US attack helicopters caught up with the convoy, prompting the militants to get out of their vehicles and take off on foot. They shot and killed four US prisoners during the escape.
The four soldiers shot by their captors were 1st Lt. Jacob Noel Fritz, 25; Capt. Brian Scott Freeman, 31; Pfc. Shawn Patrick Falter, 25; and Spc. Jonathan Bryan Chism, 22. The soldier killed by a grenade in the mix-up was identified as Pfc. Johnathon Miles Millican, 22.

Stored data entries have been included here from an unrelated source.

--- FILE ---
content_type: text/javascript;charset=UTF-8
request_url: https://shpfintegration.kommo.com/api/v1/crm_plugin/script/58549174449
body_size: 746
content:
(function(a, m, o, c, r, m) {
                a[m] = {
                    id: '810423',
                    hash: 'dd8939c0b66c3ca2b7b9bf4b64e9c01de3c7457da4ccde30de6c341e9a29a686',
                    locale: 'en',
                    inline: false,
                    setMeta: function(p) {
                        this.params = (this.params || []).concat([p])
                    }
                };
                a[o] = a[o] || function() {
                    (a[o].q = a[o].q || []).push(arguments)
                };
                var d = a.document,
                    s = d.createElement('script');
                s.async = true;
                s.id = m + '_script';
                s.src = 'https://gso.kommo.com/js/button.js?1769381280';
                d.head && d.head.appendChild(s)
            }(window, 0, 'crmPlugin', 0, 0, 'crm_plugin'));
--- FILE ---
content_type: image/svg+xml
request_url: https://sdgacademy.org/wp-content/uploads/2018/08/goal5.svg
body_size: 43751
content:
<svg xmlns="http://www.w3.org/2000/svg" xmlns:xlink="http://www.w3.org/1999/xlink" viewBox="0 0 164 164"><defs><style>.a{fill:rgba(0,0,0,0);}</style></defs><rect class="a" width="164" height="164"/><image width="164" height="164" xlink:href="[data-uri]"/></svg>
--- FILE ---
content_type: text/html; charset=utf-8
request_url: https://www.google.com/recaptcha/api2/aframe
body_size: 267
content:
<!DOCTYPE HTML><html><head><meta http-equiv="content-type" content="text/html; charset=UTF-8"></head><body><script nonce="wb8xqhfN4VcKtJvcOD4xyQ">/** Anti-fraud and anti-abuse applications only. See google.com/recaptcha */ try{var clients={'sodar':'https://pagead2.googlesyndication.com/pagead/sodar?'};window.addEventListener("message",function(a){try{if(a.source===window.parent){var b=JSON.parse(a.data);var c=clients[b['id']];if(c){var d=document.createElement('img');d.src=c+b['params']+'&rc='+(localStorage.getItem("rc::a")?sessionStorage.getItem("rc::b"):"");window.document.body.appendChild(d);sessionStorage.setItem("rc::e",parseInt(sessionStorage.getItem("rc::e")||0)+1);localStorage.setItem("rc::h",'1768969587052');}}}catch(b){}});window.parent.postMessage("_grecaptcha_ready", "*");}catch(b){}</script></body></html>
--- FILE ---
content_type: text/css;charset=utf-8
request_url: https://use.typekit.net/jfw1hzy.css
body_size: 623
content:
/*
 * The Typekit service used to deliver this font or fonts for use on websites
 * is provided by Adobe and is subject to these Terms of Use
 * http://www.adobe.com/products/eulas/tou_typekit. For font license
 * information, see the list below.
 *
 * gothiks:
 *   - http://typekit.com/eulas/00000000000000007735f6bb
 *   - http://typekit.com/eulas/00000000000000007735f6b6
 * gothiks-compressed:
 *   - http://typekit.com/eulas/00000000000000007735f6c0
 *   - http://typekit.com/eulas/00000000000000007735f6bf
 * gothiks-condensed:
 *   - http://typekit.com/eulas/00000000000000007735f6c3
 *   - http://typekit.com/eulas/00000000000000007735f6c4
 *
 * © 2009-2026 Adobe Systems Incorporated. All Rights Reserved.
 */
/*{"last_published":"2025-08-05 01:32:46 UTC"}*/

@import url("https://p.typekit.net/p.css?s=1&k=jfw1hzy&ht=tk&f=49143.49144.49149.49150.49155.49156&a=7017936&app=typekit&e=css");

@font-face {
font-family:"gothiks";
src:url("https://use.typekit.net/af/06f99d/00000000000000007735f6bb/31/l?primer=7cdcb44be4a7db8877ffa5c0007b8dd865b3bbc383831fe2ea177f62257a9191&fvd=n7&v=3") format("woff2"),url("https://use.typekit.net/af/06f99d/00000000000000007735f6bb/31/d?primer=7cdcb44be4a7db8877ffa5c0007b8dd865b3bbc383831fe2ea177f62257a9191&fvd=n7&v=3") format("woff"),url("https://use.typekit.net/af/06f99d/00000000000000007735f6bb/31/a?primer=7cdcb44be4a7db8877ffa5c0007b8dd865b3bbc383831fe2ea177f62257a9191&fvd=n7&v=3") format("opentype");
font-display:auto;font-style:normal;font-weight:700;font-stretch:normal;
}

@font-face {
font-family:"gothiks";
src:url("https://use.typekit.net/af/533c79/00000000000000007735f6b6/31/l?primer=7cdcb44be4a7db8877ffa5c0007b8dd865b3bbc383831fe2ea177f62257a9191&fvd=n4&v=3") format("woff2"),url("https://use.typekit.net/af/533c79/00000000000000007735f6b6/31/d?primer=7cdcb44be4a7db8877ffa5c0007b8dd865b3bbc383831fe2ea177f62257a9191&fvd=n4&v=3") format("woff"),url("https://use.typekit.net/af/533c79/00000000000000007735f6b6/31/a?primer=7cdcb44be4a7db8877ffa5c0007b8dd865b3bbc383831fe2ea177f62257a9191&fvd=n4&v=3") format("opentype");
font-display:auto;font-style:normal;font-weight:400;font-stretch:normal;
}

After the attack, US officials suspected the militants had direct support from Iran, given the level of coordination, training and intelligence required to carry it out.
US forces captured the city of Daghdugh in March 2007 and soon made progress in establishing that Iran’s Quds Force, an elite unit of the country’s Revolutionary Guard Corps, was involved in planning the Karbala raid. Dagduq, who was interrogated, said that the operation took place as a result of the direct support and training of the Quds Force.
Daghdug was detained by the US military in Iraq for several years, but was handed over to the Iraqi authorities in December 2011 after the end of the US military mission. He was the last prisoner to be handed over before the withdrawal of US troops from the country.
The Iraqis convinced US officials that they would prosecute Daghdug, but he was released within months. It caused the anger of American officials and politicians. A US defense official said Dagduq was soon leading Hezbollah fighters again.